The figures are diagrams showing one embodiment of the present invention,
Fig. 1 is a diagram explaining the contents of the video signal, Fig. 2 is a diagram explaining the content of the display signal, Fig. 3 is a diagram showing the display position on the display screen of the television receiver, and Fig. 4 is a diagram explaining the content of the display signal. , a schematic block diagram of the device of this embodiment,
FIG. 5 is a diagram showing the conversion state of input signals;
6 is a block diagram showing the pulse control circuit in the block diagram of FIG. 4, FIG. 7 is a block diagram of the first gate control circuit, FIG. 8 is a block diagram of the second gate control circuit,
Reveal each. Explanation of main drawing numbers, FF ₄ , FF ₅ , FF ₆ , FF ₇ ...

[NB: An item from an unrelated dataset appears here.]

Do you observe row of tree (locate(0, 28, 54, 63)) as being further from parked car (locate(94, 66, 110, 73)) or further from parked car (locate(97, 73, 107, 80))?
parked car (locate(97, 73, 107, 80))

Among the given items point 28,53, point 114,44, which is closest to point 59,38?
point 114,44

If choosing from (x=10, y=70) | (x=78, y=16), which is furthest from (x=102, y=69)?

4th, 5th, 6th, 7th RS flip-flop,
CY ₁ ...Y ₁ detection circuit, CY ₂ ...Y ₂ detection circuit, CX ₁
...X ₁ detection circuit, CX ₂ ...X ₂ detection circuit, CT ₇ ,
CT ₈ ... 7th and 8th counter.

Claims (1)

[Scope of utility model registration request] Pulse counting circuits CT7 and CT8, first detection circuits CY ₁ and CX ₁ that detect when the counting output reaches a predetermined first count value, and Second detection circuit CY ₂ , CX ₂ that detects when a second count value different from the numerical value is reached
and the first flip-flop, which is set by the operation start pulse and reset by the output of the first detection circuit.
Flops FF ₅ and FF ₆ , AND gates A ₂₁ and A ₂₂ which are opened by the output of these flip-flops and derive the output of the first detection circuit, and the AND gate output and the operation start pulse are used for the counting. OR gate O ₂ applied as a clear signal of the circuit,
O ₃ and second flip-flops FF ₄ and FF ₇ which are set by the output of the AND gate and reset by the output of the second detection circuit, and the output of the second flip-flop is connected to an external gate. A gate control circuit designed to be used as an opening/closing signal.